EXERCISE DESCRIPTION >>
Reproduce the material from the line containing "From the lens's" through the end, inclusive, swapping "separation" for "distance" and leaving everything else unchanged. Give only those lines.

DATA FOR PROCESSING >>
------------------------
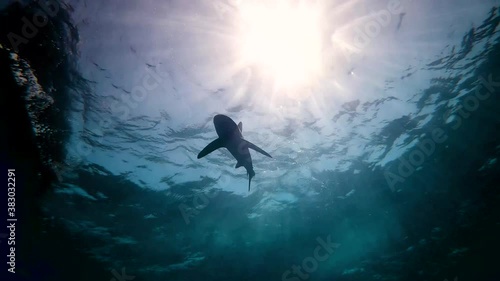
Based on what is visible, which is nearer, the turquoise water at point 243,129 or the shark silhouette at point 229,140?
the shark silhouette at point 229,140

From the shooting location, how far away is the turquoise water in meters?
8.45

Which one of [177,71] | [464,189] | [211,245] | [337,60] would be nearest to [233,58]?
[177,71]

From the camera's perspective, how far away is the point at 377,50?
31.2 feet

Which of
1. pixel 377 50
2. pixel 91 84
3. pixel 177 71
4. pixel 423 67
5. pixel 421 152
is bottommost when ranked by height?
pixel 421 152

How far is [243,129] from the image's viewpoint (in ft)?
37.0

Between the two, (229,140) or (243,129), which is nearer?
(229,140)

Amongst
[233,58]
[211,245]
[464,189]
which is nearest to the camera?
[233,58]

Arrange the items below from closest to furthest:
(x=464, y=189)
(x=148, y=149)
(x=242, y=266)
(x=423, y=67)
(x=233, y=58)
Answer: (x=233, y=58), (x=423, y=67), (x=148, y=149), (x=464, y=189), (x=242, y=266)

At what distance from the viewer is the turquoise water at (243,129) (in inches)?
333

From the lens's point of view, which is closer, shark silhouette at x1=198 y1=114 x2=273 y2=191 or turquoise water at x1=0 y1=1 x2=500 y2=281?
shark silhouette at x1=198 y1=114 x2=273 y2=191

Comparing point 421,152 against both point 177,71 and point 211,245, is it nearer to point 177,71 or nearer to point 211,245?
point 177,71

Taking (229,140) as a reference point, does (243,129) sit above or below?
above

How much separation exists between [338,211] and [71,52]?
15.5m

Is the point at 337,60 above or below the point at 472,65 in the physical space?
------------------------
RESULT OF THIS EXERCISE >>
From the lens's point of view, which is closer, shark silhouette at x1=198 y1=114 x2=273 y2=191 or turquoise water at x1=0 y1=1 x2=500 y2=281?
shark silhouette at x1=198 y1=114 x2=273 y2=191

Comparing point 421,152 against both point 177,71 and point 211,245, is it nearer to point 177,71 or nearer to point 211,245?
point 177,71

Taking (229,140) as a reference point, does (243,129) sit above or below?
above

How much distance exists between [338,211] and [71,52]?
15.5m

Is the point at 337,60 above or below the point at 472,65 in the physical space?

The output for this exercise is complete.